Six Reasons to Study Physiotherapy
Those considering studying such a noble field as Physiotherapy should require no persuasion but just in case you need a little nudge in the right direction here's 6 compelling reasons to pursue it:
1. Physiotherapy helps people
A clear reason why you might study Physiotherapy is to help those who are in pain. Physiotherapy can make invaluable changes to a person's quality of life. Serious health problems like cystic fibrosis and arthritis can be effectively treated with physiotherapy, and to be able to wield the skills which make this possible is no mean feat. By successfully studying physiotherapy, both you and society will reap the benefits.
2. Physiotherapists are well respected in society
Physiotherapy is a noble profession so it follows that those who pursue it are well respected and valued members of society. Have you ever heard anyone say "I don't like physiotherapists"? Thought not. People like people who help people.
3. Physiotherapy courses are highly practical
Physiotherapy is a vocational career so its tuition reflects this fact. All UK universities offering degrees in the subject promise their physiotherapy students clinical placements across a range of healthcare settings. This gives students the chance to see their learning in action, giving context to all that time spent studying the theory. Students graduate well prepared for a career in physiotherapy.
4. Graduate Prospects
As you can see on the Physiotherapy Subject League Table, the Graduate Prospects for Physiotherapy students are impressively high. Physiotherapy provides students with good skills which will always be in demand, and so by gaining an official qualification, especially from one of the Top 10 institutes for physiotherapy in the UK, you are truly investing in your future.

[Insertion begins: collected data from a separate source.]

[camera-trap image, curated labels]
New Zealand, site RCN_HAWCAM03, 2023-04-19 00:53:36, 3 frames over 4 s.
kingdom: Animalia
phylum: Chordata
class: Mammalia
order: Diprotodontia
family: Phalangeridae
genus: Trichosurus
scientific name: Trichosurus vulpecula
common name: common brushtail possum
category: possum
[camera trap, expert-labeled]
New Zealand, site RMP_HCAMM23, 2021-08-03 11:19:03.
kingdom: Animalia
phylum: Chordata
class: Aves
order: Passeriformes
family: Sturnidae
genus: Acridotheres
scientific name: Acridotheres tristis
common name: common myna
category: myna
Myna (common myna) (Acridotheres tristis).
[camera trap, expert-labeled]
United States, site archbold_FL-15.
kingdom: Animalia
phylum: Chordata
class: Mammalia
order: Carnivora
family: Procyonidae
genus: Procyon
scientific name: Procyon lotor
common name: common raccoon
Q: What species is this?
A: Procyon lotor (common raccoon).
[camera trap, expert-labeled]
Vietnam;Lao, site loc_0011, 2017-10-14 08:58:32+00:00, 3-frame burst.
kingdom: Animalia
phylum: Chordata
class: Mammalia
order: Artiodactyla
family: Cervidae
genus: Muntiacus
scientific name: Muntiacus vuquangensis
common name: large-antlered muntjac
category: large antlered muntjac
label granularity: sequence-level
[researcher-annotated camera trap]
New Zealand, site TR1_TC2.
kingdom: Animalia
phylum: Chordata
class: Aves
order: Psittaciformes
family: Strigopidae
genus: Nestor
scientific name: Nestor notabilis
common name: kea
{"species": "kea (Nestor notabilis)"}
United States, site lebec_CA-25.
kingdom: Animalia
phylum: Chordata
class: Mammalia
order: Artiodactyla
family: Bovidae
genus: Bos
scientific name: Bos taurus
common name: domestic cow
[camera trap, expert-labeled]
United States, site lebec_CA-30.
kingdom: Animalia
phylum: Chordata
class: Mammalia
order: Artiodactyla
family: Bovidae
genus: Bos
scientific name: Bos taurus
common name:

5. Physiotherapy is a good way to pursue a passion for sport
Careers in sport are notoriously hard to come by but study for a degree in physiotherapy and you'll give yourself a decent chance of being employed in this area. Professional sports teams need their physiotherapists, and failing that you could become a sports injury specialist for the NHS or a private clinic.
6. Physiotherapists start on a decent salary
Qualified physiotherapists working for the NHS start on a minimum salary of £23,032 a year. Work in the private sector and you could earn even more.